Nobel Peace laureate could be found guilty for failing to stop attacks against RohingyaThe head of the UN’s watchdog for human rights said it’s possible that Myanmar’s civilian leader, Aung San Suu Kyi, could face charges of genocide, along with the head of the country’s armed forces, Gen. Aung Min Hlaing.
Zeid Ra’ad Al Hussein, the UN official, has called for an investigation as to whether the horrors committed against the Rohingya in Myanmar constitute genocide. To make such a ruling, an international court would have to determine that actions committed against the Muslim ethnic group, who are mainly from northern Rakhine area if Myanmar, were committed with intent to destroy the group, according to the terms of the UN genocide convention.
By the beginning of December, nearly 650,000 Rohingya – around two thirds of the entire population – had fled Myanmar after a wave of attacks led by the army that began in late August, said the BBC Monday. Hundreds of villages were burned and thousands are reported to have been killed.
“There is evidence of terrible atrocities being committed: massacres, murders and mass rapes – as I heard myself when I was in the refugee camps as this crisis began,” BBC South Asia correspondent Justin Rowlatt said.
No one is suggesting that Aung San Suu Kyi is behind the attacks. But Hussein suggests that the Nobel Peace Prize laureate might be just as guilty for what she has not done.

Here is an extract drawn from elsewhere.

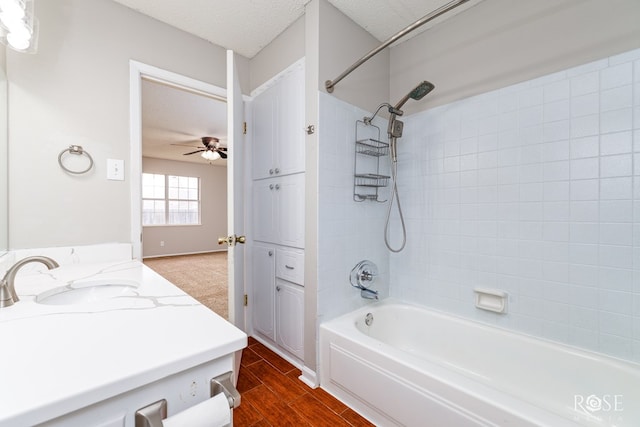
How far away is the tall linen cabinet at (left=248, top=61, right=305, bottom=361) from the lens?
1.89m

“What clearly rankles the UN human rights chief is that he had urged Ms. Suu Kyi, the de facto leader of Myanmar, to take action to protect the Rohingya six months before the explosion of violence in August,” Rowlatt reported. “He said he spoke to her on the telephone when his office published a report in February documenting appalling atrocities committed during an episode of violence that began in October 2016.”
“I appealed to her to bring these military operations to an end,” he told me. “I appealed to her emotional standing… to do whatever she could to bring this to a close, and to my great regret it did not seem to happen.”
To be fair, Suu Kyi’s power over the Myanmar military is limited, but Hussein believes she should have done more to try and stop the military campaign, Rowlatt went on. He criticized her for failing to use the term “Rohingya,” for example.
“To strip their name from them is dehumanizing to the point where you begin to believe that anything is possible,” he said.
Neither Suu Kyi nor the head of the Myanmar armed forces responded to a BBC request for comment.
Hussein now worries about a backlash, suggesting that jihadi groups could form in the huge refugee camps in Bangladesh and launch attacks in Myanmar, perhaps even targeting Buddhist temples. The result could be what he called a “confessional confrontation” between Buddhists and Muslims, Rowlatt said.
Pope Francis met with Suu Kyi on his pastoral visit to Myanmar at the end of November, and during an airborne press conference on his way back to Rome, he was asked about criticism of her. He said that it’s hard to evaluate a criticism without asking what could realistically be expected.
“The situation of Myanmar, is one of political growth, in transition, that has many cultural historical values, but is in transition,” the Pope said. “Possibilities must also be evaluated in this optic.”